قَالَ رَبِّ اِنّ۪ى وَهَنَ الْعَظْمُ مِنّ۪ى وَاشْتَعَلَ الرَّاْسُ شَيْبًا وَلَمْ اَكُنْ بِدُعَٓائِكَ رَبِّ شَقِيًّا﴿٤﴾

Demişti; “Rabbim, şüphesiz ben, benim kemiklerim zayıfladı, başım ak saçlarla tutuştu (saçım ağardı). Ben sana dua etmekle hiç bedbaht olmadım (hep duamı kabul ettin).

{“Bir zaman gençlik gecesinin uykusundan ihtiyarlık sabahıyla uyandığım vakit kendime baktım, vücudum kabir tarafına bir inişten koşar gibi gidiyor. Niyazi-i Mısrî'nin; 'Günde bir taşı bina-yı ömrümün düştü yere, / Can yatar gafil, binası oldu viran bîhaber.' dediği gibi, ruhumun hanesi olan cismimin de hergün bir taşı düşmekle yıpranıyor. Ve dünya ile beni kuvvetli bağlayan ümitlerim, emellerim kopmaya başladılar. Hadsiz dostlarımdan ve sevdiklerimden mufarakat zamanının yakınlaştığını hissettim. O mânevî ve çok derin ve devâsız görünen yaranın merhemini aradım, bulamadım...”

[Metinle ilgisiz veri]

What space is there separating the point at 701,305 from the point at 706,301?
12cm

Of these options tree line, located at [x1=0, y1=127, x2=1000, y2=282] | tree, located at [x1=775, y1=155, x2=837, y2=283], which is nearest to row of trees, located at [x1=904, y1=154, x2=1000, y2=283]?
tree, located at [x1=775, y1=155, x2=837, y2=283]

“İhtiyarlığın alâmeti olan beyaz kıllar saçıma düştüğü bir zamanda, gençliğin derin uykusunu daha ziyade kalınlaştıran Harb-i Umumînin dağdağaları ve esaretimin keşmekeşlikleri ve sonra İstanbul'a geldiğim vakit, ehemmiyetli bir şan ve şeref vaziyeti, hattâ Halifeden, Şeyhülislâmdan, Başkumandandan tut, tâ medrese talebelerine kadar, haddimden çok ziyade bir hüsn-ü teveccüh ve iltifat gösterdikleri cihetle, gençlik sarhoşluğu ve o vaziyetin verdiği hâlet-i ruhiye, o uykuyu o derece kalınlaştırmıştı ki, adeta dünyayı daimî, kendimi de lâyemûtâne dünyaya yapışmış bir vaziyet-i acibede görüyordum” (L., Yirmi Altıncı Lem’a, Üçüncü ve Sekizinci Ricalar, s.224 ve 231)}



Yükleniyor...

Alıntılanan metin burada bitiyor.